Q. How has your work been affected by the rise of ISIS?
A. In northern Iraq several historical sites of huge significance to world history, including the legendary Assyrian capitals of Nineveh and Nimrud, were destroyed. Two UNESCO world heritage sites in northern Iraq, Hatra and Assur, have also been demolished. The Mosul Museum, an important archaeological museum, was looted, and its objects are for sale on the international black market for antiquities, providing funds for ISIS.
Q. You were in the field documenting monuments well before the ISIS threat. Can you continue that work?
A. This summer we worked in southeastern Turkey documenting Assyrian rock reliefs, historical mosques, and early Christian churches and monasteries. Now this area is in danger as ISIS begins to encroach. Other universities have digitization projects, but only ours documents monuments in the field from all historical eras and cultures, ancient to modern, religious and secular. Our work is even more urgent now.
Q. You’ve said that the destruction of history is one of ISIS’s main goals.
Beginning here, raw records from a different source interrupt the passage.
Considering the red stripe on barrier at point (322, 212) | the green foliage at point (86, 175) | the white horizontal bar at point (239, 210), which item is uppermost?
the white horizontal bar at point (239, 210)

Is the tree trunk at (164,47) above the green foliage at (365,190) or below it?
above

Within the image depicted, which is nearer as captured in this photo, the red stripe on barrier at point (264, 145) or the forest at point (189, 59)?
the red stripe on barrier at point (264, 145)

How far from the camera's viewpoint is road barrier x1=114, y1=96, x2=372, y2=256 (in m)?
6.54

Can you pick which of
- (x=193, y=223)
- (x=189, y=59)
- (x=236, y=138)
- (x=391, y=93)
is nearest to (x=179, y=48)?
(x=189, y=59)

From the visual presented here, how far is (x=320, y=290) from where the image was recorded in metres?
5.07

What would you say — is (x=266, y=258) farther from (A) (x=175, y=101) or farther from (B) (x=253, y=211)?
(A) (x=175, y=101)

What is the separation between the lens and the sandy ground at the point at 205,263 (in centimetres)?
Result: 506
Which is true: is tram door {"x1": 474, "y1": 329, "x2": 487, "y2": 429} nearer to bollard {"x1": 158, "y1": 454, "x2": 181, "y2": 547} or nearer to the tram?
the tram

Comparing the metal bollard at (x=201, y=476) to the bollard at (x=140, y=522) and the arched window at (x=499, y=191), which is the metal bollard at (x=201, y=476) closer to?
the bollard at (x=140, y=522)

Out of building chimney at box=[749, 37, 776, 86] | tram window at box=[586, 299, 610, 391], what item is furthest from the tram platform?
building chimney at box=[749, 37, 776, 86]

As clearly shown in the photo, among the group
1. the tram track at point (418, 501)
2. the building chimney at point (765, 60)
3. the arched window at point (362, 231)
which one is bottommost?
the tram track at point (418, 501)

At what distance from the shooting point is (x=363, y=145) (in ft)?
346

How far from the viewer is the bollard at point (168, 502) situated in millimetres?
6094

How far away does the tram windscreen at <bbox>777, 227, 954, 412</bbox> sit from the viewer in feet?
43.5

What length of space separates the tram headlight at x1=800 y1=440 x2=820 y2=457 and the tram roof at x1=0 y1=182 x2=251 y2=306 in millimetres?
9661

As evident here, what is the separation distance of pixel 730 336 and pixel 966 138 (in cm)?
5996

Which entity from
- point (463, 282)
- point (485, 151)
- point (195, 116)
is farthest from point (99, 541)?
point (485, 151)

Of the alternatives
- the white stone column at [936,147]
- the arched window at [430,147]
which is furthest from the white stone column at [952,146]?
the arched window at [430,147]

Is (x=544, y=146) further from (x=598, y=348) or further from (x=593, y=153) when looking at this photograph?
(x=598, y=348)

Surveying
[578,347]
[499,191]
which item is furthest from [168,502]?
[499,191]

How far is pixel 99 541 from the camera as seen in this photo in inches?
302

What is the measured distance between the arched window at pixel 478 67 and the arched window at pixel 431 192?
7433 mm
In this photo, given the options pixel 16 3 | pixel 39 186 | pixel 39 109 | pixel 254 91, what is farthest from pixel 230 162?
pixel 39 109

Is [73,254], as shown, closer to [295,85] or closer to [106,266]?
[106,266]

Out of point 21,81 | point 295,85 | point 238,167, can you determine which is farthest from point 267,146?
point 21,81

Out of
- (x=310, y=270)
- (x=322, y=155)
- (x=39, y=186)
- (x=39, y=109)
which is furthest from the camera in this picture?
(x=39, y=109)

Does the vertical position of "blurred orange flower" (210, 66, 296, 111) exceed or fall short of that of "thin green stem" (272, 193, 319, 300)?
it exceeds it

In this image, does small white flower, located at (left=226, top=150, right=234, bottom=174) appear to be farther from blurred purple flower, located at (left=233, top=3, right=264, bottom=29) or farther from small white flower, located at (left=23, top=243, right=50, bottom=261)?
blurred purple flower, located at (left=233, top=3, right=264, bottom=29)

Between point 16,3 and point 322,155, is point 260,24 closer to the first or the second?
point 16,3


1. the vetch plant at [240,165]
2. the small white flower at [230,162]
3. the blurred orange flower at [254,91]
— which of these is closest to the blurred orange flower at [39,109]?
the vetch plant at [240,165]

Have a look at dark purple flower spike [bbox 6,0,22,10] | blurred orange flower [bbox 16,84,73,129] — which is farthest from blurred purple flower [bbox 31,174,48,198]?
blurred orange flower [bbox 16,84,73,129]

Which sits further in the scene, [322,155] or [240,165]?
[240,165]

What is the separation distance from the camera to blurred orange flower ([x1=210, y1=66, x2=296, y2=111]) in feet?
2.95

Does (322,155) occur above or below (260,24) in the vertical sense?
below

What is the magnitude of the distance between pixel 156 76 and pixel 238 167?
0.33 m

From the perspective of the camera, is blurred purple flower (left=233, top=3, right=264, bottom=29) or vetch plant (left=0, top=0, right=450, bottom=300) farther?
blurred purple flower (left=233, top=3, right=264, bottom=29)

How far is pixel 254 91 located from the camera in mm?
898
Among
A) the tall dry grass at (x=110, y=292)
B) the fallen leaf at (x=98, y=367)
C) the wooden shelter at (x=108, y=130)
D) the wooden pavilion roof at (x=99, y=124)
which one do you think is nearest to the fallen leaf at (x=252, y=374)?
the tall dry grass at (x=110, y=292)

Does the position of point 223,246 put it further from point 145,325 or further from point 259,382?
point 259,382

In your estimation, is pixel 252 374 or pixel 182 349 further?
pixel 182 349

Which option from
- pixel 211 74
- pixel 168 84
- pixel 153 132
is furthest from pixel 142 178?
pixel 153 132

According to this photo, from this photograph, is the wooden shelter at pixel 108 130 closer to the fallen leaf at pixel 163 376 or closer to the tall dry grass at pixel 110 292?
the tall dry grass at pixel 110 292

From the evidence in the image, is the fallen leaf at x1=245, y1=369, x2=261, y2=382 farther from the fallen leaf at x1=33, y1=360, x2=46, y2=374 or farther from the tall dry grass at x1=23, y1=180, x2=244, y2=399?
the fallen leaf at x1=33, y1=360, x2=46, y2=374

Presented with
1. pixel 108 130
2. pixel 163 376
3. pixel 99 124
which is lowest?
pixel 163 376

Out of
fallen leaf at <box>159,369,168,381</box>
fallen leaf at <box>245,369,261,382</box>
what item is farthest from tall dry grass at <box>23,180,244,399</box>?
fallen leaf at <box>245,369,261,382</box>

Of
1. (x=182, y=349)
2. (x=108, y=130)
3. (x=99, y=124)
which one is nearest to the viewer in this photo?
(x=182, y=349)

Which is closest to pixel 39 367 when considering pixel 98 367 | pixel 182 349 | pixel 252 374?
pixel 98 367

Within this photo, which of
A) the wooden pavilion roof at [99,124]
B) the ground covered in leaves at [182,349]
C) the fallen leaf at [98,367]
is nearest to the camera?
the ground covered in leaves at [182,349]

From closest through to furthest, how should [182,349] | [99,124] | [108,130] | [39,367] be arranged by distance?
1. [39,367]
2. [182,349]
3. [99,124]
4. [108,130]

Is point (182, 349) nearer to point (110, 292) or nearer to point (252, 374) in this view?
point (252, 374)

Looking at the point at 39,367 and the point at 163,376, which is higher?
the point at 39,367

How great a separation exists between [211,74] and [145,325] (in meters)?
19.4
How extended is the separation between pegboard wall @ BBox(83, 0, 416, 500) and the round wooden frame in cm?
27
What do you mean?
A. By erasing pre-Islamic monuments as well as Shiite and Yazidi sacred shrines and Christian churches and monasteries that have stood in this land for millennia, ISIS is attempting to destroy the links between peoples and their land. They are attempting to erase any evidence of the history of multiple religions, ethnicities and languages. They want to write a new history in their own vision.